UNESCO has expressed “deep regret” over Turkey's decision to convert Hagia Sophia back into a mosque after a court annulled a 1934 presidential decree that made it a museum.
"Hagia Sophia is an architectural masterpiece and a unique testimony to interactions between Europe and Asia over the centuries. Its status as a museum reflects the universal nature of its heritage, and makes it a powerful symbol for dialogue”, UNESCO Director-General Audrey Azoulay pointed out.
He was echoed by the US State Department who voiced disappointment about Ankara’s move “to change the status of Hagia Sophia”, which is “an important part of the 'Historic Sites of Istanbul' UNESCO World Heritage Site”.
The statement followed Turkish presidential spokesperson Ibrahim Kalin telling the Anadolu news agency that “a loss from the world's heritage is not in question”.
"Opening up Hagia Sophia to worship doesn't keep local or foreign tourists from visiting the site”, he said, vowing that Turkey would preserve the unique Christian icons and mosaic images of Jesus Christ in the building. Kalin, however, did not elaborate on the matter, fuelling concerns about the future of these Christian shrines.
The statement came after Turkish President Recep Tayyip Erdogan confirmed the conversion decision on Friday, adding that the first Muslim prayers in Hagia Sopia are expected to be performed on 24 July and that admission to the mosque will be free for everyone.
Formerly known as the Church of the Holy Wisdom, Hagia Sopia became the main Orthodox cathedral in 1261 and almost two centuries later, it was turned into a mosque. In 1931, it was closed to the public and became a museum in 1935 as part of a decree by Mustafa Kemal Ataturk.

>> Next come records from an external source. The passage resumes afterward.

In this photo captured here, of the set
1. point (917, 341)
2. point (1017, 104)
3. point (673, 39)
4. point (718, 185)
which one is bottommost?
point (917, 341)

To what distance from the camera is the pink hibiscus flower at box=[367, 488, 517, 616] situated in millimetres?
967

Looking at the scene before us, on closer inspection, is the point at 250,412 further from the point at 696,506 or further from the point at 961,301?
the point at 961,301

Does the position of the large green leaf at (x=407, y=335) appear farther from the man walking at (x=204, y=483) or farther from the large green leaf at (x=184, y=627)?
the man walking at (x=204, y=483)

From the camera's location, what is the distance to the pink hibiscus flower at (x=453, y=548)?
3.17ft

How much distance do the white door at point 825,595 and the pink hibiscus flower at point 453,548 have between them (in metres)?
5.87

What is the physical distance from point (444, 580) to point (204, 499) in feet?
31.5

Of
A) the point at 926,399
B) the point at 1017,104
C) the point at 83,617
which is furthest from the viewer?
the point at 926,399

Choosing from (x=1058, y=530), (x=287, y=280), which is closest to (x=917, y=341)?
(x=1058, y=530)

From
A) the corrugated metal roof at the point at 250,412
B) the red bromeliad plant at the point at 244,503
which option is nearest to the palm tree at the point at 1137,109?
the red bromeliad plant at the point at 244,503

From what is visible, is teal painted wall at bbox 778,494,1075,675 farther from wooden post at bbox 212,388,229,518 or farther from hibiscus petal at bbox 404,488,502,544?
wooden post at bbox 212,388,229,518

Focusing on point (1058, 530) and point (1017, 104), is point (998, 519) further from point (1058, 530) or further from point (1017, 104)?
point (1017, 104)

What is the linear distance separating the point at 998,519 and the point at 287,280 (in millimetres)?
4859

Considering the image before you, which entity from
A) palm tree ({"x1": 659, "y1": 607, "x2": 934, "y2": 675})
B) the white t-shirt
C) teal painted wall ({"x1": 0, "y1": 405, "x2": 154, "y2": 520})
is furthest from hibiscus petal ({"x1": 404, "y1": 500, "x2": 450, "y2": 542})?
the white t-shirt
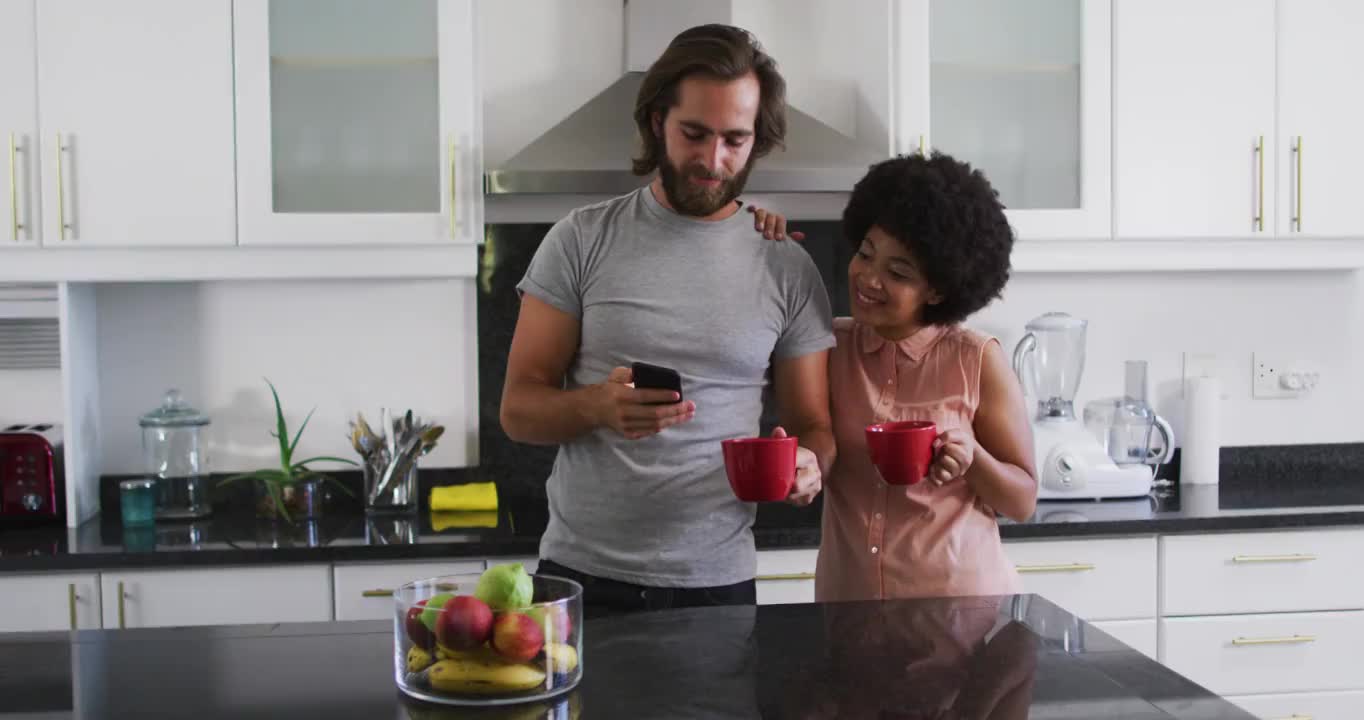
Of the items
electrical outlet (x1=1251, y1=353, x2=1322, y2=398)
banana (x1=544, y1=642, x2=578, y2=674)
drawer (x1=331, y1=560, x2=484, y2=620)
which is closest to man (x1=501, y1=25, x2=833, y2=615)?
banana (x1=544, y1=642, x2=578, y2=674)

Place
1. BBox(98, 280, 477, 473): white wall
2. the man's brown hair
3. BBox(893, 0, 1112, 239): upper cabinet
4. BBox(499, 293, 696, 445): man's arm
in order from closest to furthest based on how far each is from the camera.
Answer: BBox(499, 293, 696, 445): man's arm → the man's brown hair → BBox(893, 0, 1112, 239): upper cabinet → BBox(98, 280, 477, 473): white wall

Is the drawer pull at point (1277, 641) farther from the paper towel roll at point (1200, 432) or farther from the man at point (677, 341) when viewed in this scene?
the man at point (677, 341)

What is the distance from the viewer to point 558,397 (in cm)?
175

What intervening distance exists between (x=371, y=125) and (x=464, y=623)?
5.85ft

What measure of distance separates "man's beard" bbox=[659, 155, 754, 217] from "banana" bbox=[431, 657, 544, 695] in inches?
31.7

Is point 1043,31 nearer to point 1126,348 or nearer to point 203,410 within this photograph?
point 1126,348

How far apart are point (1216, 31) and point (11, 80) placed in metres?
2.56

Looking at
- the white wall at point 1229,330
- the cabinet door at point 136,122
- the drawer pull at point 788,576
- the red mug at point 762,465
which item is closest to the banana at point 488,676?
the red mug at point 762,465

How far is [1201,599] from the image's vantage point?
272 centimetres

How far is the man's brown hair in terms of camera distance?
1758mm

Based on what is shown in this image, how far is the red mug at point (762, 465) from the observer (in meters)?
1.51

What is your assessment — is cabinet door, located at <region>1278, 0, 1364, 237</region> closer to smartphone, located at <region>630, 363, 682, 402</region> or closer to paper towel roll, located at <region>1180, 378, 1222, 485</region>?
paper towel roll, located at <region>1180, 378, 1222, 485</region>

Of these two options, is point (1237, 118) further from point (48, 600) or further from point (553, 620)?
point (48, 600)

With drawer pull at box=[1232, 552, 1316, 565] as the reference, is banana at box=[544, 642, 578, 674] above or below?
above
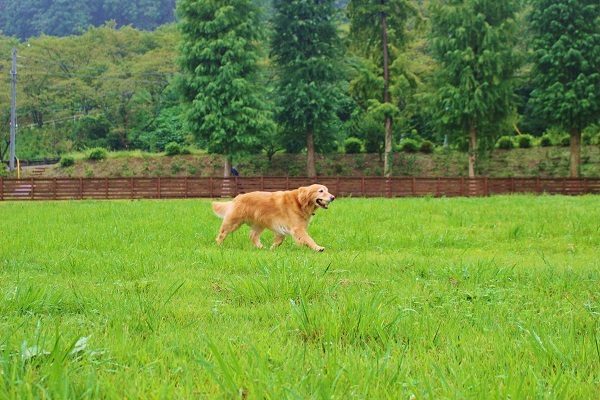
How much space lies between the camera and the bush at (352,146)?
36.5 metres

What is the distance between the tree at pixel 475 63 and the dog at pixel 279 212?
24.2 meters

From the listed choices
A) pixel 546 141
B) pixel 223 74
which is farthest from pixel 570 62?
pixel 223 74

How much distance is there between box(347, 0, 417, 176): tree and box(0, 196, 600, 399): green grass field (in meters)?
25.4

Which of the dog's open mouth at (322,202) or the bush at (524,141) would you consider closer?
the dog's open mouth at (322,202)

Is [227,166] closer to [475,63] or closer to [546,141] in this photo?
[475,63]

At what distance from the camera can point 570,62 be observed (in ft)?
98.7

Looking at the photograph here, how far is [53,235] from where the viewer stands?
8109 mm

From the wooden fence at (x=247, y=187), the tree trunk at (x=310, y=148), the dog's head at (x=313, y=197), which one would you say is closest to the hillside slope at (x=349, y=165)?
the tree trunk at (x=310, y=148)

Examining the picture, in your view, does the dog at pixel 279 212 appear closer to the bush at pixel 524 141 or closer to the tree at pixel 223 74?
the tree at pixel 223 74

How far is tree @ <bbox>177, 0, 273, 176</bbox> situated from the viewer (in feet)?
96.7

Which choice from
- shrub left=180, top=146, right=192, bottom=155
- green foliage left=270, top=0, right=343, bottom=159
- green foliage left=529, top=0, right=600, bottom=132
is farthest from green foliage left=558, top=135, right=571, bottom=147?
shrub left=180, top=146, right=192, bottom=155

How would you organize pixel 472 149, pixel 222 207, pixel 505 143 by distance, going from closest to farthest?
pixel 222 207
pixel 472 149
pixel 505 143

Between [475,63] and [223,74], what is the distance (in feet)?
46.3

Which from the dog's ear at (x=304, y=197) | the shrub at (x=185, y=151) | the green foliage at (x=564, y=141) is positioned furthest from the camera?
the shrub at (x=185, y=151)
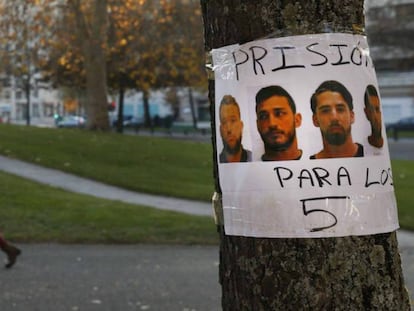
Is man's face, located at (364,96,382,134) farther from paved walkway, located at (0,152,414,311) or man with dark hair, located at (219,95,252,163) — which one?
paved walkway, located at (0,152,414,311)

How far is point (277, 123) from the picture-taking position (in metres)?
2.07

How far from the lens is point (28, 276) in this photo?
21.0 ft

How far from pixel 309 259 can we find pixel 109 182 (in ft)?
40.0

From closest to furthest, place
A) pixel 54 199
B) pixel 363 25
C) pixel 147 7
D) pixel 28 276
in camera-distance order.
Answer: pixel 363 25
pixel 28 276
pixel 54 199
pixel 147 7

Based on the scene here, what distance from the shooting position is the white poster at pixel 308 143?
2.04 metres

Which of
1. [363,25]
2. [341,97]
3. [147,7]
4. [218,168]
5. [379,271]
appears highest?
[147,7]

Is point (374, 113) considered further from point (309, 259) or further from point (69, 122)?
point (69, 122)

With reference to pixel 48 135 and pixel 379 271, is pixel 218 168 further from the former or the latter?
pixel 48 135

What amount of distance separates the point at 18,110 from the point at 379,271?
349ft

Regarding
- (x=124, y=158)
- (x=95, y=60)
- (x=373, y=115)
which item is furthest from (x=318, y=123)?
(x=95, y=60)

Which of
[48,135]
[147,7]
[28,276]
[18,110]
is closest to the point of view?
[28,276]

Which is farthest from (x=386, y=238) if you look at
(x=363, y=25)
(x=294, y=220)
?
(x=363, y=25)

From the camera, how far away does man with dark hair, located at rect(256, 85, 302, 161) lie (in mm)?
2051

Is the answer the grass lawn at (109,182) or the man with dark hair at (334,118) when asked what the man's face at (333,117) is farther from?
the grass lawn at (109,182)
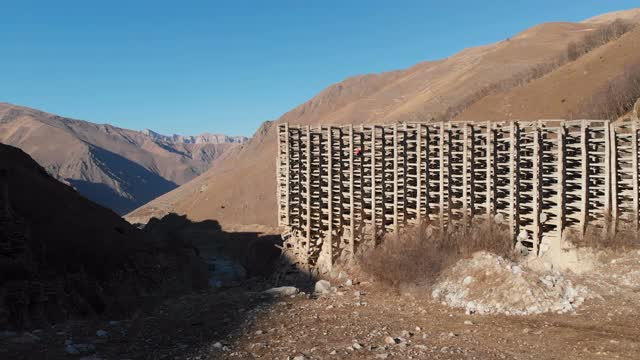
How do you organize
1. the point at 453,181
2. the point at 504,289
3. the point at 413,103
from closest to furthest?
the point at 504,289 < the point at 453,181 < the point at 413,103

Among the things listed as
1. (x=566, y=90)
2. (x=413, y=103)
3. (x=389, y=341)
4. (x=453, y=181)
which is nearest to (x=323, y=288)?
(x=453, y=181)

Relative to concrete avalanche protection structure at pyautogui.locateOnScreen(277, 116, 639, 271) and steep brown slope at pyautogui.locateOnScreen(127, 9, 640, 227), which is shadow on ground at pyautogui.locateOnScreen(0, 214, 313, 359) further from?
steep brown slope at pyautogui.locateOnScreen(127, 9, 640, 227)

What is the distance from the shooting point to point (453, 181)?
13953 millimetres

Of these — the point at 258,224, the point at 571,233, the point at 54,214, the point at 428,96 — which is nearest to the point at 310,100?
the point at 428,96

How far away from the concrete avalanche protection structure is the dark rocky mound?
6322 mm

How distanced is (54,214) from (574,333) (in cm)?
1882

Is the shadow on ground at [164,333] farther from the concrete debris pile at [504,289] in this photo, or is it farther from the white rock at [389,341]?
the concrete debris pile at [504,289]

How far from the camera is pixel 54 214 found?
20672 millimetres

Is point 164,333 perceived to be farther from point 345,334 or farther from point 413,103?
point 413,103

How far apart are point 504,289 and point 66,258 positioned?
14981 millimetres

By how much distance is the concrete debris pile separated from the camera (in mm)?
9570

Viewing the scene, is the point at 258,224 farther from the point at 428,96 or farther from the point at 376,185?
the point at 376,185

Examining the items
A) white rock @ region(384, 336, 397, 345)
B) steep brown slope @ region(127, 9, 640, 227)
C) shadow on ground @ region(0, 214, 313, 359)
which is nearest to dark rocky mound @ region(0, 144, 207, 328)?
shadow on ground @ region(0, 214, 313, 359)

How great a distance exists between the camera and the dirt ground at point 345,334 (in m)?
7.69
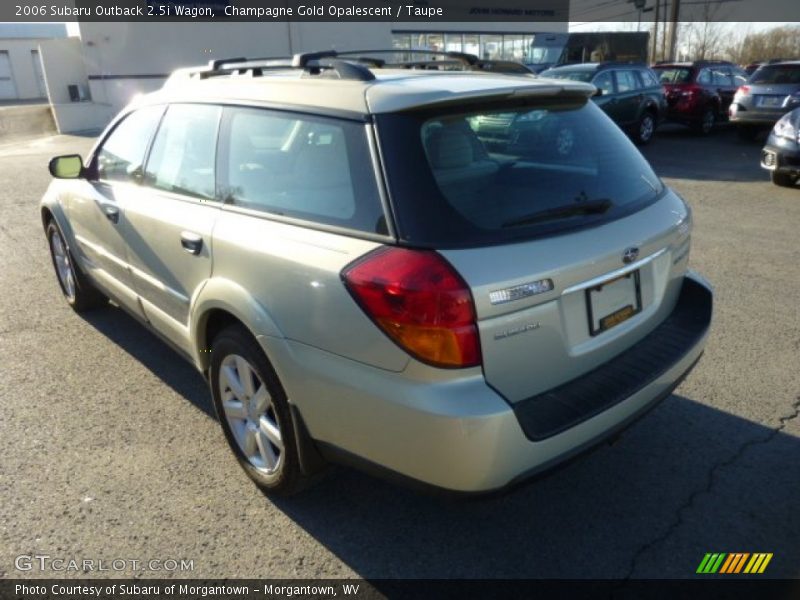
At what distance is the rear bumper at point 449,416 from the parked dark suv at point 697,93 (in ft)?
49.6

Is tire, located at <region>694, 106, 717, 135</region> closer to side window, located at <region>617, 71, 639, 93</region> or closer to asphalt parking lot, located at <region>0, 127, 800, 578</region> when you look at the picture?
side window, located at <region>617, 71, 639, 93</region>

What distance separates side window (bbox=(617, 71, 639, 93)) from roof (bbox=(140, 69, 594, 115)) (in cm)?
1170

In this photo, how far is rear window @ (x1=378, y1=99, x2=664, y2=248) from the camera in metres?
2.21

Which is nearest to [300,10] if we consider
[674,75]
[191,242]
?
[674,75]

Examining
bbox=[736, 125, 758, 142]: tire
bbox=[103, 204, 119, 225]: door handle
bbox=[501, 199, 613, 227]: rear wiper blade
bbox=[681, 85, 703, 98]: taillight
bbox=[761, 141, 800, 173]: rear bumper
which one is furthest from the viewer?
bbox=[681, 85, 703, 98]: taillight

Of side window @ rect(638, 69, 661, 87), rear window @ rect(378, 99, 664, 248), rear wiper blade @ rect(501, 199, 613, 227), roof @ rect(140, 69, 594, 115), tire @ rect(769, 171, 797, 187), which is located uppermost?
roof @ rect(140, 69, 594, 115)

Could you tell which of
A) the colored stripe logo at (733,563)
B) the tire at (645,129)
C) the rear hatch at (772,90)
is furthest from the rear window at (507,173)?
the tire at (645,129)

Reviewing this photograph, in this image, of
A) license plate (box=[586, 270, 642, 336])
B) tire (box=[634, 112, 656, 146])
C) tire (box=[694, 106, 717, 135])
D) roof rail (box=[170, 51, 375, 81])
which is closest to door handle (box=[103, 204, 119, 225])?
roof rail (box=[170, 51, 375, 81])

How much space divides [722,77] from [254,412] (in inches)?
690

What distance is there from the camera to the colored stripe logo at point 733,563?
2.44 meters

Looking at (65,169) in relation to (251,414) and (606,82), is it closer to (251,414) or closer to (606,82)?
(251,414)

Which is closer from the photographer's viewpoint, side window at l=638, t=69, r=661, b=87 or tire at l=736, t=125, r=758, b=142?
side window at l=638, t=69, r=661, b=87

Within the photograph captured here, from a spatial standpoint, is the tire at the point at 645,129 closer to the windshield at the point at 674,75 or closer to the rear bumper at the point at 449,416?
the windshield at the point at 674,75

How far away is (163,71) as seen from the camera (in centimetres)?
2378
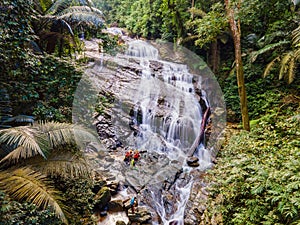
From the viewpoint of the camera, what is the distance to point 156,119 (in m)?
9.20

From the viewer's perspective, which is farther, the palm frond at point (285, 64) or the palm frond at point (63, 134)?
the palm frond at point (285, 64)

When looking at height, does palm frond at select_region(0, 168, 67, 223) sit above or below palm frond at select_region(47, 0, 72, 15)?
below

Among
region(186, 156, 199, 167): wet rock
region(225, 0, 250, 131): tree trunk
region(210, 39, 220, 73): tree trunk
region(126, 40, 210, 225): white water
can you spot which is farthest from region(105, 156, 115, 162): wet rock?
region(210, 39, 220, 73): tree trunk

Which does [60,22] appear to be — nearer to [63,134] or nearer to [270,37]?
[63,134]

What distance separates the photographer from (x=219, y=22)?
6.95 m

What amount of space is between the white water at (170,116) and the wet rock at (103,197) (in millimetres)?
1363

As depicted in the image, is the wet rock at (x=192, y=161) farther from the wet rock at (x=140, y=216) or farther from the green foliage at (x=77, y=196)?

According to Istanbul-based journalist Merdan Yanardag, “an attempt to make a mosque from Hagia Sophia again is absolutely a political decision”.
He argued that by taking this step, Turkish authorities “have returned to their narrow ideological goals, since they were politically exhausted”.
“I do not think that Turkey needs a new mosque. […] In Istanbul, there are enough mosques which are not filled even during Friday prayers, including the Blue Mosque. So one should not think that this will happen to Hagia Sophia […]”, Yanardag said.
He recalled that the Islamic Republic of Iran has twice as few mosques as Turkey, which, however, continues constructing such facilities.
“I believe that the desire to turn Hagia Sophia again into a mosque is the pursuit of narrow Islamic goals aimed at using people’s religious feelings”, Yanardag asserted.
The view was supported by Turkish theologian Cemil Kilic, who claimed it is the reaction of worshippers that could play an important role in this whole story. He called for taking steps that will offend neither the feelings of Christians nor those of Muslims.
“Also, the conversion of Hagia Sophia into a mosque could lead to an increase in anti-Islamic sentiments across the world. In particular, mosques in areas where Muslims are outnumbered may be at risk”, he underlined.
He recalled that the Christian world perceives Hagia Sophia as “a temple with symbolic significance”, which is why Kilic said “we should leave religious wars behind and focus on maintaining world peace”.
“Peace must be preserved even despite the controversial decision on the future of Hagia Sophia”, he concluded.